R 78-1) Il m’est impossible d’avancer autrement
            (D’après : « Vous voulez faire quoi quand vous serez grands ? ». 
Gigantisme, villages, sommeil)

LE GÉANT

Il m’est impossible d’avancer autrement qu’à pas lents et précautionneux. Un instant d’inattention, et je risquerais d’écraser sous mon pied une maison isolée, un hameau dissimulé aux regards, un campement de nomades. Parfois, il me faut rester longtemps le pied levé avant de trouver où le poser ; encore n’est-ce pas sans la crainte qu’un être vivant, échappant à ma vigilance, ne soit la victime innocente de ma taille et de mon poids, tous deux démesurés. 

Aussi, quand vient le moment de chercher un lieu où passer la nuit, suis-je toujours épuisé par l’attention sans relâche qu’il m’a fallu déployer durant tout le jour. Et c’est dans un sommeil envahi par le doute et l’angoisse que je plonge. D’autant que si la raison devrait me pousser à chercher le repos loin du monde des vivants, une inclination naturelle me fait aimer la proximité des zones habitées. Pas les grandes cités, qui me sont évidemment interdites, mais les bourgs modestes, les villages reculés, ceux qui s’éteignent dès le couché du soleil mais qui pourtant laissent brûler toute la nuit quelques feux — signe de leur appartenance au monde, preuve, vacillante mais efficiente, que la vie ne les a pas complètement désertés. 

J’aime savoir près de mon ventre ou de ma cuisse cette présence silencieuse et humble, qui sans doute me rappelle le temps où ma taille était normale et ma vie sans encombre.
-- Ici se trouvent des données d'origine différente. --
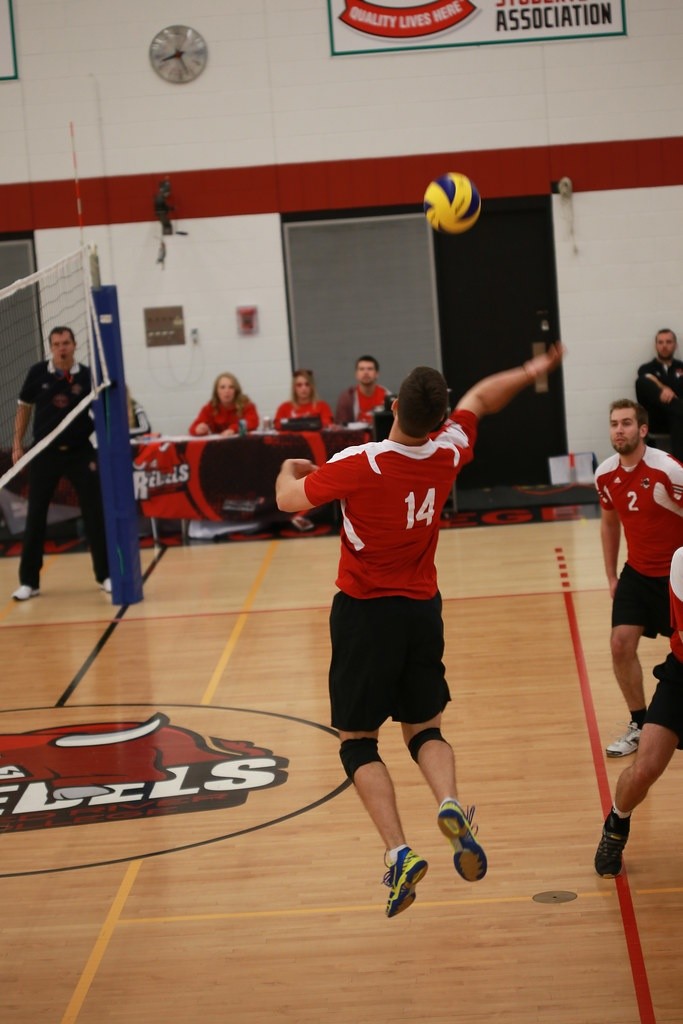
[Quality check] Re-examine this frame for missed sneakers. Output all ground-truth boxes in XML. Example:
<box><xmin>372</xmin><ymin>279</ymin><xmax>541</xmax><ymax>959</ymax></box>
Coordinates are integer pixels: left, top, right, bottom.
<box><xmin>383</xmin><ymin>846</ymin><xmax>429</xmax><ymax>917</ymax></box>
<box><xmin>606</xmin><ymin>720</ymin><xmax>642</xmax><ymax>757</ymax></box>
<box><xmin>98</xmin><ymin>577</ymin><xmax>112</xmax><ymax>593</ymax></box>
<box><xmin>437</xmin><ymin>800</ymin><xmax>488</xmax><ymax>882</ymax></box>
<box><xmin>594</xmin><ymin>806</ymin><xmax>631</xmax><ymax>877</ymax></box>
<box><xmin>10</xmin><ymin>585</ymin><xmax>41</xmax><ymax>601</ymax></box>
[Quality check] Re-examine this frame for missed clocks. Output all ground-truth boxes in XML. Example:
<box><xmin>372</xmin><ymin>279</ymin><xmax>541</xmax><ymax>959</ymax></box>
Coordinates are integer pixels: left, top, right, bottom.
<box><xmin>149</xmin><ymin>25</ymin><xmax>207</xmax><ymax>83</ymax></box>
Et si je peux m’arranger pour que deux ou trois villages m’apportent la chaleur de leur présence, alors je m’endors comblé, la tête sur une colline chauve, non sans avoir pris le temps cependant d’interroger, tout là-haut dans le ciel, le corps dénudé et obscur de celle qui chaque nuit, trop grande pour s’allonger sur la terre, ne peut qu’y poser, dans un lointain qui m’est à moi-même inaccessible, la pointe de ses orteils, et à l’opposé la paume de ses mains. 
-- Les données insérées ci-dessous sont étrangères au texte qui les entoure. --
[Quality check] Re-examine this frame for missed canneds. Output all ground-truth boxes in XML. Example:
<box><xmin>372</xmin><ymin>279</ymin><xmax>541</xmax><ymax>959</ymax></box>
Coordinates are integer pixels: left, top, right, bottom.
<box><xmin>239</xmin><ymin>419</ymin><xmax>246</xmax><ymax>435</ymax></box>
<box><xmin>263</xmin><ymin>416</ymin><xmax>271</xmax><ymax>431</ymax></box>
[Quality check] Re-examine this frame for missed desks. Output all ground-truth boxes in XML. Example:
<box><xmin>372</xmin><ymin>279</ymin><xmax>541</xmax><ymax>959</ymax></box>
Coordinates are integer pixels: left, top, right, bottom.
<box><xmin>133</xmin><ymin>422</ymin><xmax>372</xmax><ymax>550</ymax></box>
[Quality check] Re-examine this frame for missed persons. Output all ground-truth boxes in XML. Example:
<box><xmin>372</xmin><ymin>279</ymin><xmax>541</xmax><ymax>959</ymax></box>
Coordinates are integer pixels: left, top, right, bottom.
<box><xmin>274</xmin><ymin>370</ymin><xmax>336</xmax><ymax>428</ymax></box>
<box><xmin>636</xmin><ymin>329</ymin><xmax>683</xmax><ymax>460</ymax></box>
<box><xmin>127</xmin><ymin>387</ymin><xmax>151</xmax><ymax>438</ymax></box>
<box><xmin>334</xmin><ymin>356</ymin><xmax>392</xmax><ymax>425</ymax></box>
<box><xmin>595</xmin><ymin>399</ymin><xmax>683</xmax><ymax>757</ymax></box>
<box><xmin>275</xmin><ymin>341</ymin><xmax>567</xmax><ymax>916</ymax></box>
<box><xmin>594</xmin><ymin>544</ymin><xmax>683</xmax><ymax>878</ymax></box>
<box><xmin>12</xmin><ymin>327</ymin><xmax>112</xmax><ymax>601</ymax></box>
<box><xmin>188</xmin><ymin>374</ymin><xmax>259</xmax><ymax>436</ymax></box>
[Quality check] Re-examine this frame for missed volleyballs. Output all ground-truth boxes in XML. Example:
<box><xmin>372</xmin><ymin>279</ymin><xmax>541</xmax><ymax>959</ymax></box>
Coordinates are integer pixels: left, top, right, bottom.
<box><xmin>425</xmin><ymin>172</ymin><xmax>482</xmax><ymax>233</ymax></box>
Est-ce toi qui m’a enfanté ? Est-ce à toi que je dois ma condition d’errant ? Vais-je comme toi finir ma vie avec pour seule couche le ciel déserté de toute vie ? Devrons-nous nous disputer le ciel ? Ces questions, à peine murmurées, se perdent dans le silence — à moins qu’allant rebondir sur le ventre qui de là-haut me couve, elles ne me reviennent plus tard, lorsque j’ai déjà plongé dans les eaux troubles du rêve, et que ma conscience, enfin libre, ne s’attache plus à connaître l’origine des images et des sons qui la traversent.